Same command can be used for finding the maximum value; you can also use the describe() method to this end as well.

12. Enter the following command to sort the values in the Sales column in descending order:

df.Sales.sort_values(ascending=False)

You should see the following output:

0    77
3    74
2    63
4    49
1     2
Name: Sales, dtype: int32

Notice how row ids (listed as the first column in the output) have been changed accordingly.

The df.Sales.sort_values() command will sort (the operation does not update data in-place – it is not mutating) the DataFrame object in ascending order.

Now let’s demonstrate how we can add and drop a column in a DataFrame object.

13. Enter the following command to create a new ‘Month‘ column:

df['Month'] = pd.DataFrame(['Jan', 'Feb', 'Mar', 'Apr', 'May'])

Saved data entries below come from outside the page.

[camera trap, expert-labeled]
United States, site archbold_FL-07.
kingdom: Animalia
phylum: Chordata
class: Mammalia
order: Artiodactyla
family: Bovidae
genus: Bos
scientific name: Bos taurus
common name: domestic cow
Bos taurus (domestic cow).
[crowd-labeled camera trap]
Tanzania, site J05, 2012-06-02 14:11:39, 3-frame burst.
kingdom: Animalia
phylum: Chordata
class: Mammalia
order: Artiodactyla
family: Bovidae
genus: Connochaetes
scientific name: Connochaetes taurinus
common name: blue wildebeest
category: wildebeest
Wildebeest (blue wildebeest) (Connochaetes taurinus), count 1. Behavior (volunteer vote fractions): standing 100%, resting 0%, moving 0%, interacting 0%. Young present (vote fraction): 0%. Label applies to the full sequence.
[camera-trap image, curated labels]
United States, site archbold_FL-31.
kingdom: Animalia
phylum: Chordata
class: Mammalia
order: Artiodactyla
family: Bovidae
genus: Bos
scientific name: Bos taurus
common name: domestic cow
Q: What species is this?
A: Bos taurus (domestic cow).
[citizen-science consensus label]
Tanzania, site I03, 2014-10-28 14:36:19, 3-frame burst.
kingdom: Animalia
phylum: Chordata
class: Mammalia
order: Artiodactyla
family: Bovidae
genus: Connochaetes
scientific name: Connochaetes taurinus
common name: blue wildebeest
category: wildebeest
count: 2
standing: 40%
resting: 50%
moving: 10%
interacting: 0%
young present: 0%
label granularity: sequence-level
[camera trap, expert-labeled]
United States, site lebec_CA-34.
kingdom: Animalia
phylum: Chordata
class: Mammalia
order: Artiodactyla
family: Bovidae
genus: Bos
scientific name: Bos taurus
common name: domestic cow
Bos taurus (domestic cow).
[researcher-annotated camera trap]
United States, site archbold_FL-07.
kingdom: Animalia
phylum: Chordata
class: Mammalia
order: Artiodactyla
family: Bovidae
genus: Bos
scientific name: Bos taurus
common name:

14. Enter the following command:

df

The result of the above command will be this DataFrame object;

	Sales	Location	Month
0	77	A	Jan
1	2	B	Feb
2	63	C	Mar
3	74	D	Apr
4	49	E	May

15. Enter the following command to drop the column we just created:

del df['Month']

We are almost done in this tutorial.

Part 6 – Clean-Up

1. Click the Save button in the toolbar.

2. In the menu bar, select File > Close and Halt

The command will shutdown the notebook’s kernel (the sandboxed Python session) and close the interactive edit session.

Keep the browser window open as we are going to use it later.

This is the last step in this tutorial.

Part 7 – Review

In this tutorial, you refreshed your memory (or learned) several things you need to know about Python; you also learned (or refreshed you memory) how to use NumPy and pandas libraries.